### Cuplikan Halaman
- - - -

Politik, Upaya Meraih Kebahagiaan Dunia Dan Akhirat

0
132
Prof H Hasaruddin Guru Besar Universitas Islam Negeri Alauddin Makassar

Oleh : H. Hasaruddin, Guru Besar UIN Alauddin Makassar

Saya masih ingat ketika menyusun skripsi sebagai salah satu syarat meraih gelar sarjana di Fakultas Adab IAIN Alauddin Makassar. Judul yang saya ajukan awalnya diragukan untuk dapat dilanjutkan. Namun, dengan penuh percaya diri, saya sampaikan ke pihak terkait, insya Allah saya mampu tuntaskan tulisan dengan judul, Al- Chitabah siyasiyah wa atsaruhaa fi ashri shadri al- Islam.”

Saat itu, salah seorang teman karib memiliki kenalan mahasiswa di FISIP Universitas Hasanuddin. Dari kawan tersebut, saya banyak mendapat referensi tentang politik.

Salah definisi politik yang tidak dapat saya lupakan adalah ungkapan, “Ketika anda mengatakan anda tidak suka politik, sesungguhnya anda sudah berpolitik.”

Ini hanya secuil defienisi dari sekian definisi politik yang berkembang di dunia akademik, entah defienisi politik bagi para praktisi politik.

Tulisan ini sengaja diangkat untuk menanggapi diskusi menarik mengenai Islam dan politik yang berkembang di beberapa group WA, tentang pemanfaatan praktik keagamaan untuk kepentigan politik. Ada yang pro dan kontra.

Bernard Lewis, salah seorang Guru Besar di Universitas Princenton, Amerika Serikat, pernah membuat satu kesimpulan. Salah satu ciri yang membedakan agama Islam dengan Yahudi dan Kristen adalah perhatian besar dan keterlibatan langsung yang ditunjukkannya terhadap tata kelola negara dan pemerintahan, hukum dan perundangan.

Dengan kata lain, Islam adalah satu-satunya agama yang sangat peduli pada politik. Namun, bukan politik sebagai tujuan, tetapi politik sebagai sarana mencapai tujuan yang lebih tinggi, lebih agung, dan lebih mulia yakni kebahagiaan manusia di dunia dan di akhirat.

Satu tulisan menarik lainnya, pernah ditulis oleh mahaguru dan mahaterpelajar Prof Dr Qurays Shihab. Ketika Rasulullah SAW melakukan tawaf bersama para sahabat, pada tiga putaran pertama Rasulullah SAW melakukannya dengan berlari-lari kecil.

Baca juga :  Ini Upaya Pemkab Sinjai Tingkatkan Pendapatan Petani Jagung

Ibn Abbas menjelasakan, “Nabi berlari-lari kecil karena, ketika itu, ada yang mengisukan bahwa Muhammad dan pengikutnya dalam keadaan payah dan lemah. Maka, orang musyrik di Makkah mengintip untuk menyaksikan kebenaran isu tersebut.

- - - -

### Materi yang Ditampilkan

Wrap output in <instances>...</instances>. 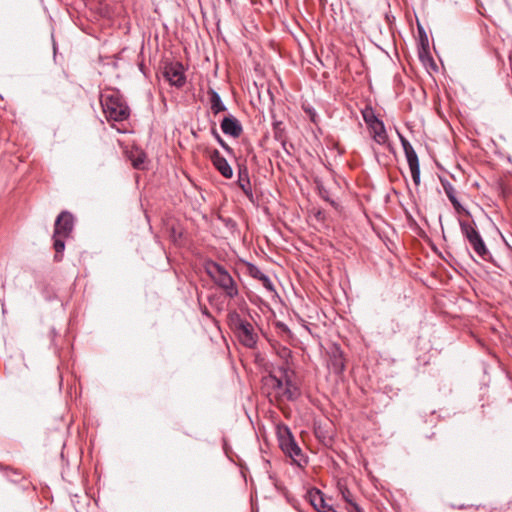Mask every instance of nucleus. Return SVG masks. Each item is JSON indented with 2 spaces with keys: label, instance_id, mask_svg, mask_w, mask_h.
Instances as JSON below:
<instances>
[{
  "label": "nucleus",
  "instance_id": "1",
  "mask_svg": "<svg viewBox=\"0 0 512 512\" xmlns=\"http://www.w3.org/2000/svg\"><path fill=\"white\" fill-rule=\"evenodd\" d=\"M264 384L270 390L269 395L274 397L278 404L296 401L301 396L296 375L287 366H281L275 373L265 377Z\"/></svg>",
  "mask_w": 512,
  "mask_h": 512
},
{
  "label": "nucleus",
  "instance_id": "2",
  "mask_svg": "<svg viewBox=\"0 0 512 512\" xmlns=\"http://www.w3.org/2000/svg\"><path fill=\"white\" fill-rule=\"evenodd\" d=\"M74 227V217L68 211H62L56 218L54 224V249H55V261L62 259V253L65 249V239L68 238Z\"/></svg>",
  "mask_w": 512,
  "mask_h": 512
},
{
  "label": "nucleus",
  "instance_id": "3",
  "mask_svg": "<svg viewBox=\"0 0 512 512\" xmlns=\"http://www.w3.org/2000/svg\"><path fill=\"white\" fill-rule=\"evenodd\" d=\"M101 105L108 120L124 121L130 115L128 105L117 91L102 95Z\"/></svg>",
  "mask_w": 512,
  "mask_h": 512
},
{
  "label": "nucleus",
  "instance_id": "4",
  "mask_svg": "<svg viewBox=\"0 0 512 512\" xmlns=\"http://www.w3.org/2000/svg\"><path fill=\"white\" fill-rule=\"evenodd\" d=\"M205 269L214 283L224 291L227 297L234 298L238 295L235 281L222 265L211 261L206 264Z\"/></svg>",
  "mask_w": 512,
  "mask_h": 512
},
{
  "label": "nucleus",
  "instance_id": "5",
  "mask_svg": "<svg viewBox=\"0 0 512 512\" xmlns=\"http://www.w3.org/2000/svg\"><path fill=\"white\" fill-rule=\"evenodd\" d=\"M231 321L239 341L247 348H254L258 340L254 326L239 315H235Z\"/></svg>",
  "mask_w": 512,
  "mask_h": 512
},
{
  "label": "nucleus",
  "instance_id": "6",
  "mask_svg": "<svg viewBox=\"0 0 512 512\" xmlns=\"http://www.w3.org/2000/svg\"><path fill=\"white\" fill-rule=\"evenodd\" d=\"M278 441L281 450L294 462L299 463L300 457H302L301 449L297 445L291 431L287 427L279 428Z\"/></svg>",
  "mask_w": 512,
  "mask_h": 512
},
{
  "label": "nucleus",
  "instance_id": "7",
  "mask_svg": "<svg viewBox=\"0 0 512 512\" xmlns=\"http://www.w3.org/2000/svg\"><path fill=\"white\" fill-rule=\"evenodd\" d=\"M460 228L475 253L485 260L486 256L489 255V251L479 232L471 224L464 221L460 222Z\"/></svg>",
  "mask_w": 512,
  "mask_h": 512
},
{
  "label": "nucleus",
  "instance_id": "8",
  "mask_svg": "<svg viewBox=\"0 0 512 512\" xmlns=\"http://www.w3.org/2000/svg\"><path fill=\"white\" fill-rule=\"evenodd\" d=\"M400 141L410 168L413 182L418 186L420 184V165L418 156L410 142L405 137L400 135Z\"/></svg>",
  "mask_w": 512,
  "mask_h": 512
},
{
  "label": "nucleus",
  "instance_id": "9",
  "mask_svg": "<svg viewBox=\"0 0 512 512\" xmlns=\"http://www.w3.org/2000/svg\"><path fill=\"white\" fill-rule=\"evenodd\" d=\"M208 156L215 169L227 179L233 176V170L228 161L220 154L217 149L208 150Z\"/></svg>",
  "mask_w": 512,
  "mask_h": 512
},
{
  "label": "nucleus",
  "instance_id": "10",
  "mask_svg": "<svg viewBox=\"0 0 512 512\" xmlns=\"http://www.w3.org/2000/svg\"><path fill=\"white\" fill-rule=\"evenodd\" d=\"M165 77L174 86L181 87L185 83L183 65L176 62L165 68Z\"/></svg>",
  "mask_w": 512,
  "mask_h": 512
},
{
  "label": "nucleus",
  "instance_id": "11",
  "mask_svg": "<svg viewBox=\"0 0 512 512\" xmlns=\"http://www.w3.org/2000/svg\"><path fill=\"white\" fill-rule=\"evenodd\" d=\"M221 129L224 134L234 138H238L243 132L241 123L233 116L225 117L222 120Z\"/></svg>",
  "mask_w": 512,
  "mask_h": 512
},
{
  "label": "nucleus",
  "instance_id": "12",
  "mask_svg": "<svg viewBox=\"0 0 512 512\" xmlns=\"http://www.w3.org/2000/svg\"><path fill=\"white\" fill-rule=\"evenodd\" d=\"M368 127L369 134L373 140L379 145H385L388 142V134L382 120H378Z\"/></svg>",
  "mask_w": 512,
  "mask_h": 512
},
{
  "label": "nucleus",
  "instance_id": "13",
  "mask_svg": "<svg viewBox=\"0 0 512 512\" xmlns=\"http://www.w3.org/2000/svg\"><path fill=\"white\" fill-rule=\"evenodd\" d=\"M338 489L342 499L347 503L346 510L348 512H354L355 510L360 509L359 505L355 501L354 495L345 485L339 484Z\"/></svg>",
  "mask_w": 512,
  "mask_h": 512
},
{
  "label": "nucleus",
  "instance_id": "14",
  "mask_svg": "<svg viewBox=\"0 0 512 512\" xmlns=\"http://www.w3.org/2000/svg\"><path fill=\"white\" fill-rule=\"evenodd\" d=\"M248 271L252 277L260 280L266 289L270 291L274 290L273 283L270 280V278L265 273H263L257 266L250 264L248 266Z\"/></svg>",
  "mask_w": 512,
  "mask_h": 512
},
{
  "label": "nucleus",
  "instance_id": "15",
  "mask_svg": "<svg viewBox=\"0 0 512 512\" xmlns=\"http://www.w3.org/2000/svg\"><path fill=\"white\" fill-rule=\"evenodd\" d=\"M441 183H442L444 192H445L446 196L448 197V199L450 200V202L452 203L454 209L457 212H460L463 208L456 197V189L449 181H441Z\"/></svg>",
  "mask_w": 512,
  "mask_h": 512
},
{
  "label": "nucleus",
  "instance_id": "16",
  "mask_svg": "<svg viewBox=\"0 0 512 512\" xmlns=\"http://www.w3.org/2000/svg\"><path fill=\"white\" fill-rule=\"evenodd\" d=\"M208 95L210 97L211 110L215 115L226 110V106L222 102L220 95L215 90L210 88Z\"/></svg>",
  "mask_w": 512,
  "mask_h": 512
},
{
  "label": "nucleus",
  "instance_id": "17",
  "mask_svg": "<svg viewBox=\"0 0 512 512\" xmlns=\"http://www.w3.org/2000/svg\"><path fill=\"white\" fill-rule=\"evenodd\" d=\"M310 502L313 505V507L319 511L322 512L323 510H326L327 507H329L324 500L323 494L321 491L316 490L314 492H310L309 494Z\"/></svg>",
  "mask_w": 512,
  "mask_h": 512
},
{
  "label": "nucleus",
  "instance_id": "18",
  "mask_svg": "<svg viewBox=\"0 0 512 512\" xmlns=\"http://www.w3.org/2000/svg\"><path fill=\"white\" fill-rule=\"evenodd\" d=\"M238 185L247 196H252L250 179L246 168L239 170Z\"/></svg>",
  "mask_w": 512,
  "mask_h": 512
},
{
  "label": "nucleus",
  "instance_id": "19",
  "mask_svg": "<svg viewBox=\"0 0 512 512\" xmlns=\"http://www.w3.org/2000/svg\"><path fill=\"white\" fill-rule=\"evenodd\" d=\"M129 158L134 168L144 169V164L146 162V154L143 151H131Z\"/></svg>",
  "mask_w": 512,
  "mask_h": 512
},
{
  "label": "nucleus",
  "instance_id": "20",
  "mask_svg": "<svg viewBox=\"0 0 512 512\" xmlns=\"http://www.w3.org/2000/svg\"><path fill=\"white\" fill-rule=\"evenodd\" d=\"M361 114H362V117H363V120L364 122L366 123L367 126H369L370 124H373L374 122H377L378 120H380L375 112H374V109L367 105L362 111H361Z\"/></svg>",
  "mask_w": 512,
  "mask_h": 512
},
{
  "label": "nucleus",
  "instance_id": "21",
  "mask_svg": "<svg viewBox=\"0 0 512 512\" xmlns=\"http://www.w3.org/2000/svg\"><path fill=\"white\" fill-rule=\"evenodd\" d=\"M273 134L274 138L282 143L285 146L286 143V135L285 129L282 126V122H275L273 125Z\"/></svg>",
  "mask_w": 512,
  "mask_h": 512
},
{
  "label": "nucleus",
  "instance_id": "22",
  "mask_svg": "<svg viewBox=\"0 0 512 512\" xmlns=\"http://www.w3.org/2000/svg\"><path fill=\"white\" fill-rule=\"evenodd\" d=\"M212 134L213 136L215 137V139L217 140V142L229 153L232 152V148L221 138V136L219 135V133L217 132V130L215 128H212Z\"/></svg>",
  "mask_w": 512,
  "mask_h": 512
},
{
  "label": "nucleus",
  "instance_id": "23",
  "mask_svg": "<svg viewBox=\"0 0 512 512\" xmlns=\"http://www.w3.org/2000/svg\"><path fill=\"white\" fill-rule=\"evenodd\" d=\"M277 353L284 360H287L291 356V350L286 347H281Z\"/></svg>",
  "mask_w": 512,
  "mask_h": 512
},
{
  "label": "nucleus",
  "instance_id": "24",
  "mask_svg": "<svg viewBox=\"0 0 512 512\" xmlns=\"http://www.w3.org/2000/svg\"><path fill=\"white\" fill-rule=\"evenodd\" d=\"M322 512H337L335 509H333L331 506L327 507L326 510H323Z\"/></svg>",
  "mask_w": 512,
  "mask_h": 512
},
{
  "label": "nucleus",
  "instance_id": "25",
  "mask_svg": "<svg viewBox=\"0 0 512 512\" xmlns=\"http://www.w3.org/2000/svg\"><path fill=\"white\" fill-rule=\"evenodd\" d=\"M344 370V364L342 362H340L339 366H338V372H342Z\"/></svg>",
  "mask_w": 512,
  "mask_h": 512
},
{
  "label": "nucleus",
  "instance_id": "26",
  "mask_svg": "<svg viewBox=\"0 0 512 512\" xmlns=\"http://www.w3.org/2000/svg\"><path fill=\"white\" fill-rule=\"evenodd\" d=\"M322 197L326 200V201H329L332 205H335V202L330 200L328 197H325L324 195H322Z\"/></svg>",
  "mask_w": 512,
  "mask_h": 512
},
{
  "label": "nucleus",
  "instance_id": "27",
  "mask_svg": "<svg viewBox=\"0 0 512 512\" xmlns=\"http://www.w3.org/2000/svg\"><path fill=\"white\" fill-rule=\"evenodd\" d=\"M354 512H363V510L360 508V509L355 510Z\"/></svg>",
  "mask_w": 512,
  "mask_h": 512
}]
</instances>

- - - -

### Soal yang Dikerjakan
Teruskan tulisan tentang Islam dan politik di atas, mulai sesudah kalimat terakhir yang ditampilkan.

### Jawaban Latihan Ini
Untuk menangkal isu tersebut, Nabi SAW berlari-lari kecil yang diikuti oleh para sahabat. Dengan bahasa lain, ketika Nabi SAW melakukan tawaf, sebenarnya ia juga melakukan show of force terhadap lawan-lawannya.

Mengapa hanya tiga putaran? Karena setelah itu para pengintip membubarkan diri. Itu juga sebabnya, sehingga pada sisi-sisi Kakbah tertentu sajalah berlari- lari kecil itu dilakukan, karena dari sisi itu saja para pengintip dapat melihat aktivitas tawaf secara langsung.

Aktivitas keagamaan yang dilakukan sebagai syi’ar agama dan juga sebagai upaya mengingatkan setiap pengikut agama untuk senantiasa mengingat dan elaksanakan agamanya, bagi saya merupakan suatu tindakan positif dan perlu didukung.

Bagi umat Islam, membaca dan memahami Alquran, apalagi jika mampu melaksanakan nilai-nilai yang ada di dalam Alquran, merupakan hal luar biasa dan memang sudah seharusnya dilakukan dan dilaksanakan. Jika ini terwujud, subhanallah, cita-cita masyarakat adil, makmur, yang diridhai Allah SWT dapat terwujud di negeri yang kita cintai ini.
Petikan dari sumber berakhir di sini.